_What you should do:_
Drop all pictures and repeat exactly the lines from the line holding "How far do the" through the end of the records.

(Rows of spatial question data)
--*--

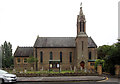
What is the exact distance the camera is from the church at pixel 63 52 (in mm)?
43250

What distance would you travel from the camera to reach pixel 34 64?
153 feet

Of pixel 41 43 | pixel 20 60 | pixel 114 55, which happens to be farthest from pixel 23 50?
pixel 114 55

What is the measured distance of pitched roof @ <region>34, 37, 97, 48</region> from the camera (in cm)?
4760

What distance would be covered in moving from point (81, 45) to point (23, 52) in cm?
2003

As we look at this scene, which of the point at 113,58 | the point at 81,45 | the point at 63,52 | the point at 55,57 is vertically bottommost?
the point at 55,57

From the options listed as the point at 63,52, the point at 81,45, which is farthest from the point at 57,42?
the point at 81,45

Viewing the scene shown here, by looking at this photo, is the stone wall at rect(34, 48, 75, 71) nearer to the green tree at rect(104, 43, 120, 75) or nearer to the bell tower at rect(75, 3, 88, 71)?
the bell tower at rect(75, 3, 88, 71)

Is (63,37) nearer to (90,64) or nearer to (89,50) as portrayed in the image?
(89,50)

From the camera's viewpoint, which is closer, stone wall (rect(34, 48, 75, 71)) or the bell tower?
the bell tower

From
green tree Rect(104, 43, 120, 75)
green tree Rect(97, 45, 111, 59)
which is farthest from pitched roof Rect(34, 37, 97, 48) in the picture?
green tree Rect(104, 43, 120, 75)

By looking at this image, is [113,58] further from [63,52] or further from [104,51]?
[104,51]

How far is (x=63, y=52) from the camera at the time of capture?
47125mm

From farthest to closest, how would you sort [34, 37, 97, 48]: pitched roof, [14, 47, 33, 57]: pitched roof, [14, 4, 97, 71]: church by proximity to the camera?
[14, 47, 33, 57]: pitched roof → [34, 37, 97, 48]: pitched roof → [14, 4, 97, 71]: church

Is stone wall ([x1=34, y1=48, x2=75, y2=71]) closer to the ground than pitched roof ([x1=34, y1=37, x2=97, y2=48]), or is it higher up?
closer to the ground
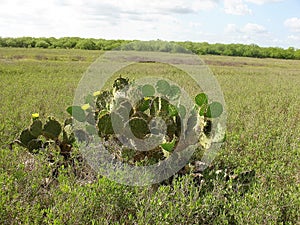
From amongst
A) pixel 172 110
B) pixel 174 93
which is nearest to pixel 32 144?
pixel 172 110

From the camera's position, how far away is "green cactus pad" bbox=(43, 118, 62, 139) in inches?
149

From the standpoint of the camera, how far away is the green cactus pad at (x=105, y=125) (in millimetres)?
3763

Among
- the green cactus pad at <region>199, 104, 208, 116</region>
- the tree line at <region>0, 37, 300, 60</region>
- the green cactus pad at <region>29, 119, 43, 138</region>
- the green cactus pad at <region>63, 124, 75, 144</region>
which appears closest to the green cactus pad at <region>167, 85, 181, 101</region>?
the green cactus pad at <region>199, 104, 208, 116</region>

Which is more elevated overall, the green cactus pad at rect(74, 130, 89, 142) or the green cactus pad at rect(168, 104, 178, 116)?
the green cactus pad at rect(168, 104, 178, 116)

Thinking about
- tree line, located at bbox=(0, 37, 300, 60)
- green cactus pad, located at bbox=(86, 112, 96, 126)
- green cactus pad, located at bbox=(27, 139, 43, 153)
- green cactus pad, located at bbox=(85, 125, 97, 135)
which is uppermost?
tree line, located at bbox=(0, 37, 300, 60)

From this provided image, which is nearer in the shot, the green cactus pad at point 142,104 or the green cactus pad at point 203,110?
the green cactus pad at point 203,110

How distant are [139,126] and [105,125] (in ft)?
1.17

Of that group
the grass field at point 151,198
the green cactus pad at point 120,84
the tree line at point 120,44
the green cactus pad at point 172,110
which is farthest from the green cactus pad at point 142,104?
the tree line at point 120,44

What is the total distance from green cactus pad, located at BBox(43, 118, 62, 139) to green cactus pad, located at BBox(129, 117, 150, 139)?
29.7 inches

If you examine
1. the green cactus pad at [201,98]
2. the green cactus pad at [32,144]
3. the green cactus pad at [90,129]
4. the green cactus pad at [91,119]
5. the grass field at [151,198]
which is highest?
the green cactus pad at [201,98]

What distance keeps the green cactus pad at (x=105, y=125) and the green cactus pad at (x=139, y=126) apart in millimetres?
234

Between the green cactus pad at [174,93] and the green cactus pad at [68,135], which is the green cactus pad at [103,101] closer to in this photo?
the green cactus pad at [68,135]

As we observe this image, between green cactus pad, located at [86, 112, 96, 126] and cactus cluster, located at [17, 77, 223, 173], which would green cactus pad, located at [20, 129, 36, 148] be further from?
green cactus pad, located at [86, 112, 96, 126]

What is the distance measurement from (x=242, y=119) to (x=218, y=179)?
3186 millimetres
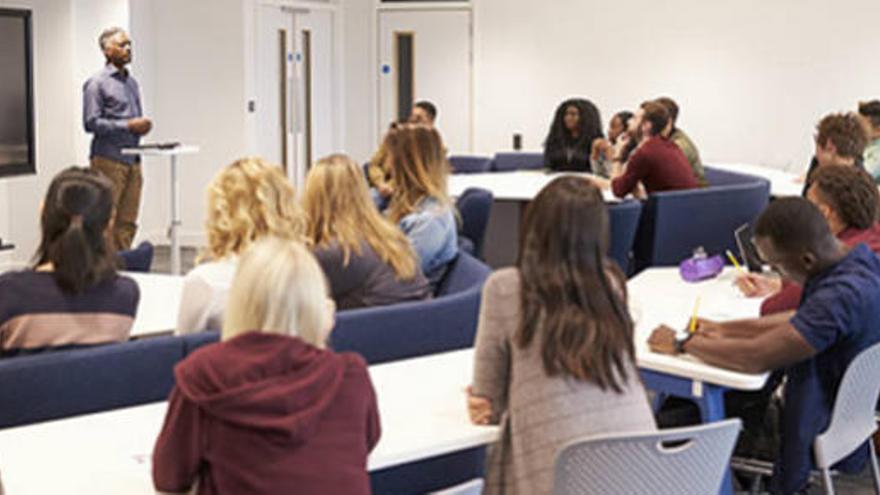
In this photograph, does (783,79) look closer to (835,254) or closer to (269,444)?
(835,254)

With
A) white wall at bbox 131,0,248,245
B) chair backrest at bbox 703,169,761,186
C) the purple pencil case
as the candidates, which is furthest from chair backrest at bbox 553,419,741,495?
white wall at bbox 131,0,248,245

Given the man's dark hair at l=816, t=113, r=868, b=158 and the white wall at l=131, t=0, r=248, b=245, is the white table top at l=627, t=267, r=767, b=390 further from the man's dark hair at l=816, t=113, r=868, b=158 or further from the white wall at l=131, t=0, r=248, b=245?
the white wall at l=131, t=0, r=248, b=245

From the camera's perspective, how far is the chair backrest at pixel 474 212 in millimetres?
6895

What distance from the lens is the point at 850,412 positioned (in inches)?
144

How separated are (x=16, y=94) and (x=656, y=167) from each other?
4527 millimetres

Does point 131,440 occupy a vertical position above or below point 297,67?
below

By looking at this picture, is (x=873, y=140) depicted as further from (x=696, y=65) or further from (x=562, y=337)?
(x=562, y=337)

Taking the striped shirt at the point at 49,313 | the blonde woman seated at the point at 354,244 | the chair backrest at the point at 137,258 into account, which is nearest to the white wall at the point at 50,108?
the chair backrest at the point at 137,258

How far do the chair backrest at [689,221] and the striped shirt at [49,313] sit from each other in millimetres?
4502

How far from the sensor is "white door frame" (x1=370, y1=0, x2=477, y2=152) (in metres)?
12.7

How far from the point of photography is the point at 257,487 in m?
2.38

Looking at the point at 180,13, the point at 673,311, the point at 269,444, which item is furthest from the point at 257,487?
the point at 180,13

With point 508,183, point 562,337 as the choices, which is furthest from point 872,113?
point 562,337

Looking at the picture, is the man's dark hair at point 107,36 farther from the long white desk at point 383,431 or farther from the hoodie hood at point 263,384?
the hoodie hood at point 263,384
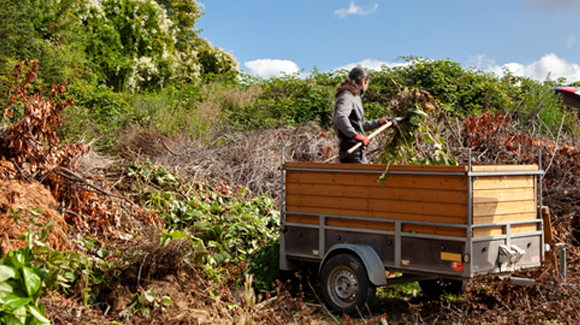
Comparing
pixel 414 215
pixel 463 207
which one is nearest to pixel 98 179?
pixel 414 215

--*--

_Answer for the task:_
How far do the chair backrest at [689,221] and the striped shirt at [49,313] sit from each other in millimetres?
4502

How far from the sensor is "white door frame" (x1=370, y1=0, x2=477, y2=152) (in metres)?
12.7

How far from the point of photography is the point at 257,487 in m?
2.38

Looking at the point at 180,13, the point at 673,311, the point at 269,444, which item is furthest from the point at 257,487?
the point at 180,13

With point 508,183, point 562,337 as the choices, which is furthest from point 872,113?
point 562,337

Looking at the picture, is the man's dark hair at point 107,36 farther from the long white desk at point 383,431 or farther from the hoodie hood at point 263,384?
the hoodie hood at point 263,384
Comparing
pixel 414 215
pixel 463 207
which one is nearest to pixel 98 179?
pixel 414 215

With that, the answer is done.